(Captioned web image records)
----------

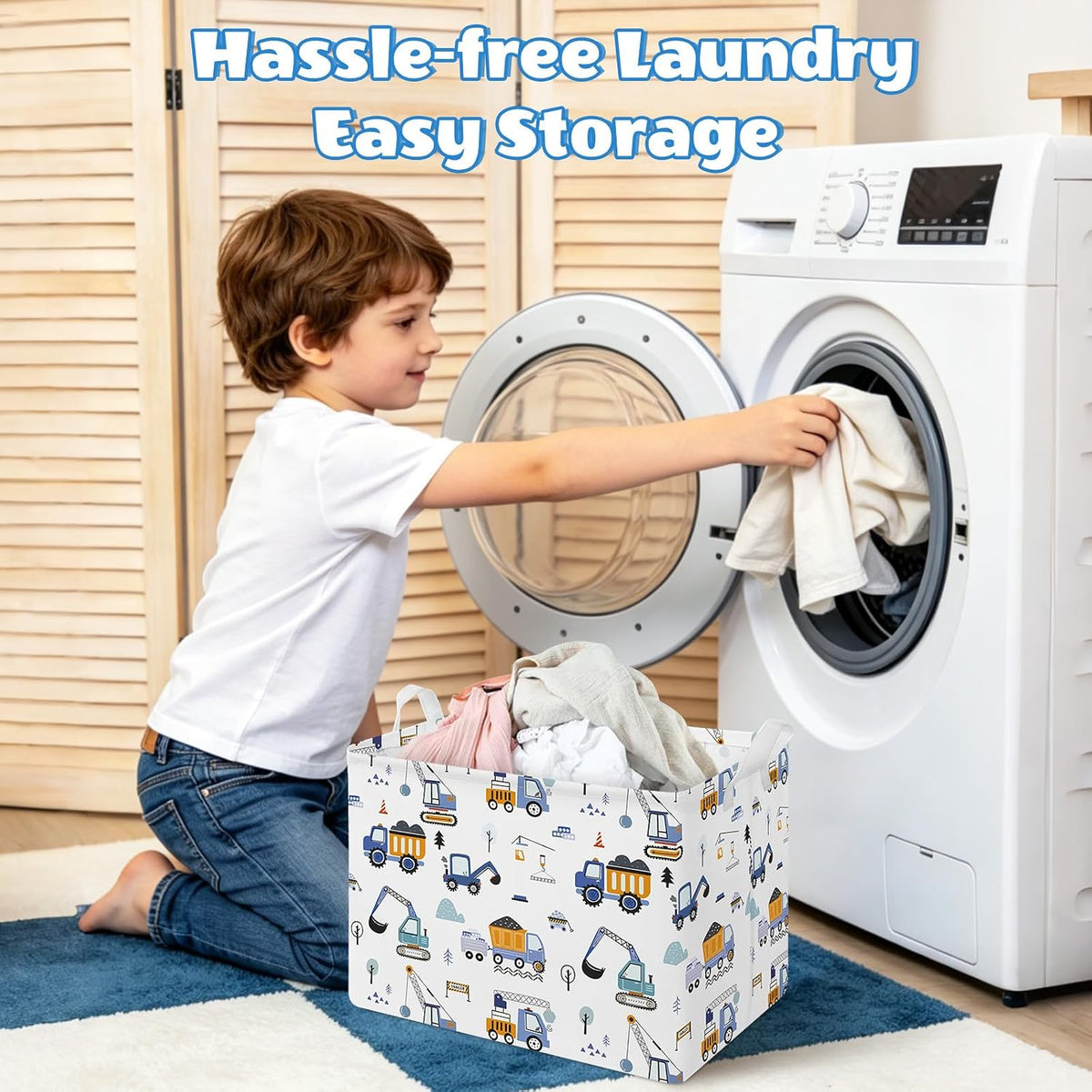 Collapsible Storage Basket Collapsible Fabric Laundry Basket with Handles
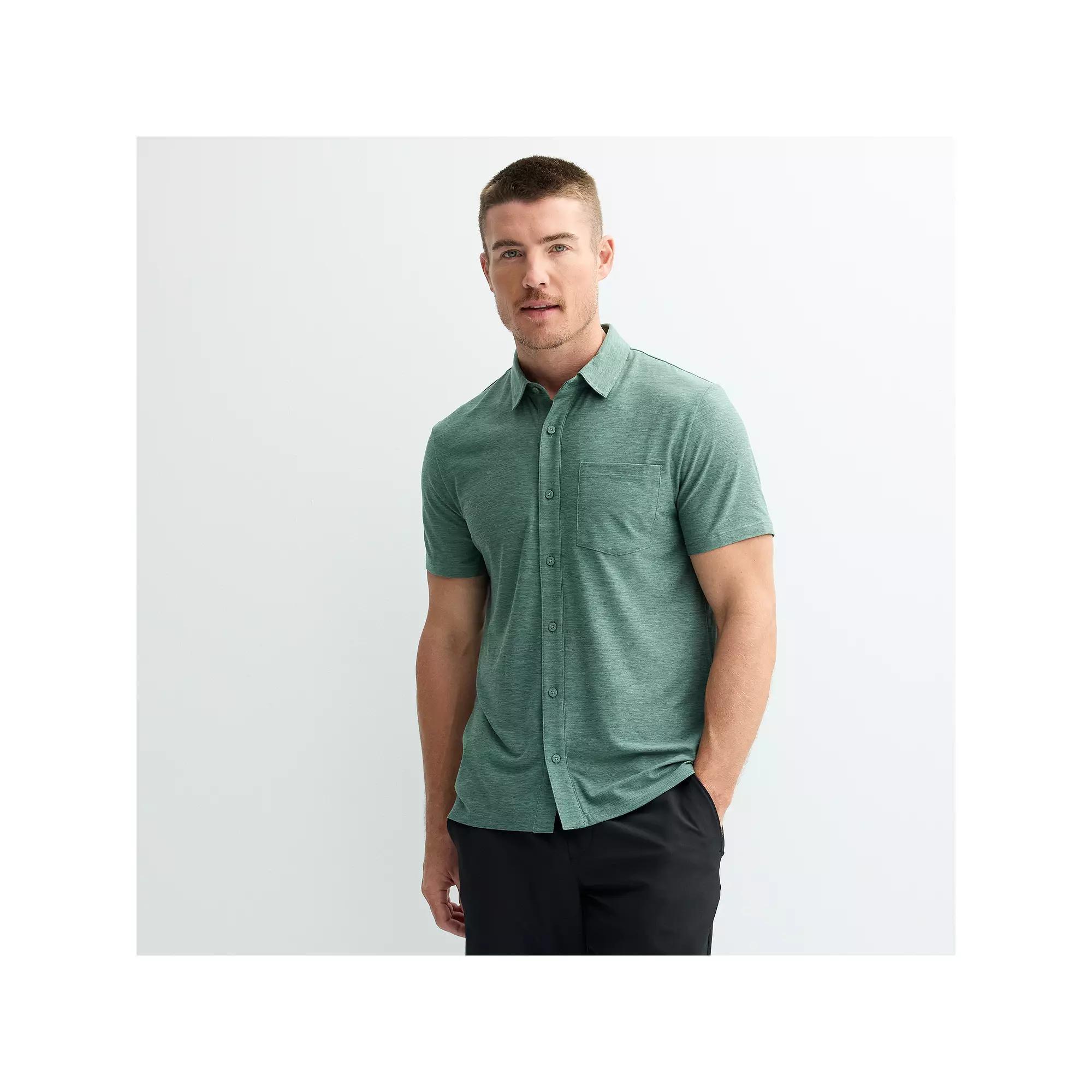 Men's FLX Wander Button Down Polo, Size: Small, Aspen Green Product Image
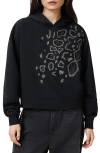 Allsaints Womens Pippa Crystal-embellished Cotton-blend Hoody Black In Black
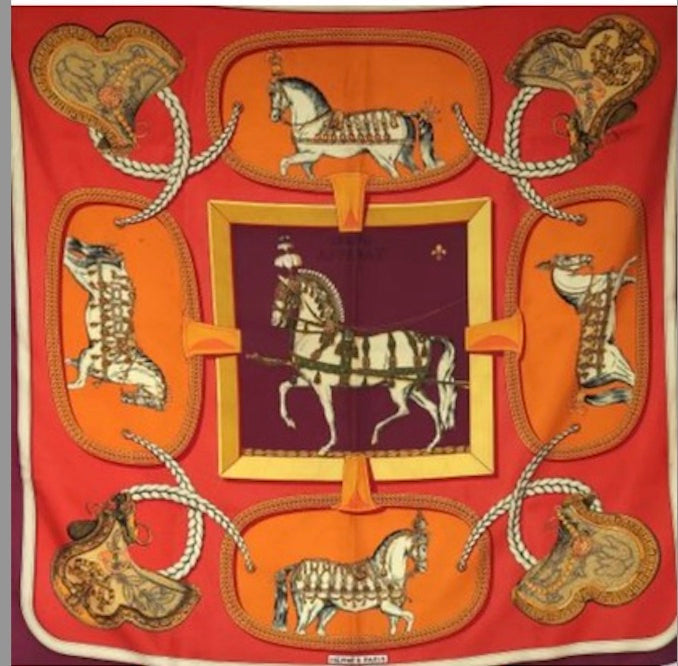 HERMÈS GRAND APPARAT BY JACQUES EUDEL EQUESTRIAN SILK SCARF
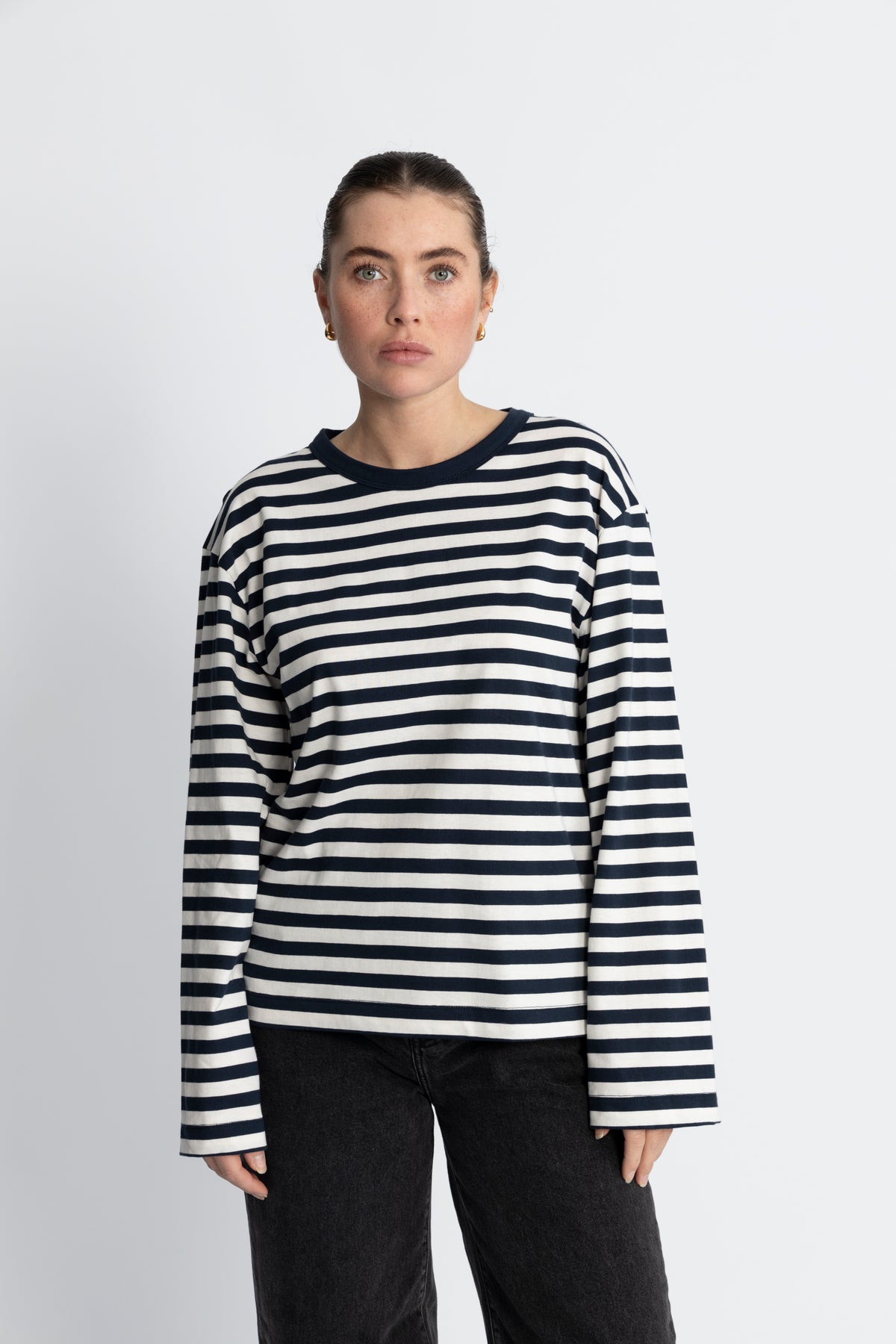 Hellen LS Stripe T-Shirt - Navy Sky-Soft White Stripe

----------

Copy the text of every record above word for word, leaving out the pictures.

- Your response -
 Collapsible Storage Basket Collapsible Fabric Laundry Basket with Handles
 Men's FLX Wander Button Down Polo, Size: Small, Aspen Green Product Image
 Allsaints Womens Pippa Crystal-embellished Cotton-blend Hoody Black In Black
 HERMÈS GRAND APPARAT BY JACQUES EUDEL EQUESTRIAN SILK SCARF
 Hellen LS Stripe T-Shirt - Navy Sky-Soft White Stripe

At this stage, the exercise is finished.